Shares of Intel Corp. led the Dow lower on Tuesday as worries about data-center inventory overshadowed the announcement of new PC chips with artificial intelligence capabilities for the upcoming holiday season.
Intel shares, which were down about 1% when CEO Pat Gelsinger began his keynote at the Innovation 2023 developer conference, continued to slide throughout the session, ultimately finishing down 4.3% at $36.34. This made Intel the worst-performing stock in the Dow Jones Industrial Average on Tuesday. After hours, the stock rose 0.5%.
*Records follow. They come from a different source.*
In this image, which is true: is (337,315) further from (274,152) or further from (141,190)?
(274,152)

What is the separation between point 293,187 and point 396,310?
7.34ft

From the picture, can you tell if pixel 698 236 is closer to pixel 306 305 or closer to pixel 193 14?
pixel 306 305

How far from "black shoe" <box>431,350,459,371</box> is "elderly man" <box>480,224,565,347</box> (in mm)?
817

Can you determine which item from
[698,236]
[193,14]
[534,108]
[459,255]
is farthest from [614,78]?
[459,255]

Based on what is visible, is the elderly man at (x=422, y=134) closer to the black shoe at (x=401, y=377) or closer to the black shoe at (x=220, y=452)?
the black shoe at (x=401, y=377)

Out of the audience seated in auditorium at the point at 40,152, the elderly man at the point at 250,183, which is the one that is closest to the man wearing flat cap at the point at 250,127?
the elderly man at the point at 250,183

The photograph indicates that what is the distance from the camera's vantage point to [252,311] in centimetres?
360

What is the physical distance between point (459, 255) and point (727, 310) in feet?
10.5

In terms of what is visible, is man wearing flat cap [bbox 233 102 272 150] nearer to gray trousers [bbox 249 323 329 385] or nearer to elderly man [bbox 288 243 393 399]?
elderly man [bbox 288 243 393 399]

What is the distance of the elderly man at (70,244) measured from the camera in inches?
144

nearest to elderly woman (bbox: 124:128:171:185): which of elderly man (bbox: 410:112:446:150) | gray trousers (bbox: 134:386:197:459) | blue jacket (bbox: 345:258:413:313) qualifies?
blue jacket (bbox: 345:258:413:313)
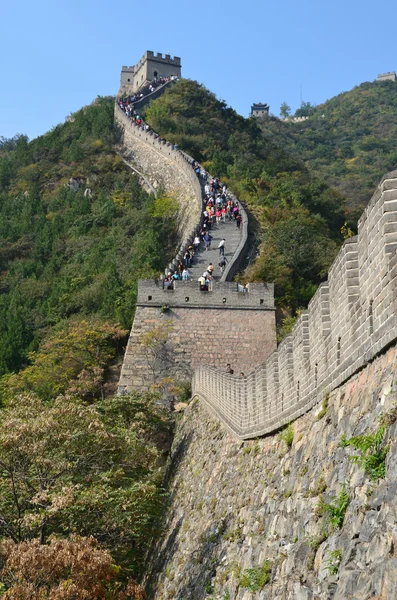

During his keynote, Gelsinger revealed that Intel would release its long-awaited “Meteor Lake” chip, also known as the Core Ultra processors. These chips feature Intel’s first integrated neural processing unit, designed to provide “power-efficient AI acceleration and local inference on the PC.” Additionally, the fifth-generation Intel Xeon server processors will also be made available on December 14.
Gelsinger explained that the Core Ultra chip enables AI inferencing capabilities on a device without requiring an internet connection, ensuring that a user’s data stays local on the PC. This type of AI inferencing involves using existing data to make predictions or generate a response based on a user’s request.
Compared to generative AI models like OpenAI’s ChatGPT, where user data becomes part of the model stored in cloud servers, the Core Ultra prioritizes keeping data on the local device after Samsung Electronics encountered issues with ChatGPT earlier this year due to proprietary data being entered into the model.
As the demand for AI continues to grow, Intel has been working to gain attention amidst stiff competition from chip manufacturers Nvidia Corp. and Advanced Micro Devices Inc. Nvidia announced AI chips in March and has seen significant success with its data-center sales exceeding analyst forecasts. Similarly, AMD rolled out its AI product announcement in June, focusing on open-source AI in contrast to Nvidia’s software approach.
Later in the day, Intel’s CFO David Zinsner acknowledged that while the company has seen improvements in data-center demand over the past two quarters, it still needs a few more quarters to stabilize its inventory situation. However, Zinsner expressed optimism about the coming year, stating that inventory would gradually be resolved in the latter half of the year. He also mentioned that the data-center business should experience significant growth in 2024, following a surprising year of better-than-expected sales.
Intel’s CEO Gelsinger emphasized the impact of AI on the chip industry, noting that it has contributed to an estimated $8 trillion “siliconomy.” He showcased Intel’s local AI chip by demonstrating how it could answer questions in plain English without an internet connection. Rewind.ai, a personal AI service that stores data locally and does not rely on cloud storage or capture private browsing data, also made an announcement during the conference, stating that it now runs on Intel-based Macs and will soon be available on Microsoft Corp.’s Windows operating system.
Gelsinger also shared that chip designer Arm Holdings now supports Intel’s OpenVino open-source inferencing platform. Arm recently began trading on the Nasdaq. Gelsinger, who previously worked at Intel as a lead engineer, played a significant role in developing Intel’s complex instruction set computing (CISC) architecture for x86 CPUs, while Arm pioneered reduced instruction set computing (RISC) chips, which are known for their energy efficiency.
Despite Intel’s stock decline of 4.3%, the Dow only dropped 0.3%. The PHLX Semiconductor Index fell 1%, while the S&P 500 and Nasdaq Composite both finished down 0.2%. Nvidia shares declined 1%, and AMD shares dipped 0.7% on the same day. Year-to-date, Intel shares have risen 37.5%, while Nvidia shares have surged nearly 200%, and AMD shares have gained 56.9%.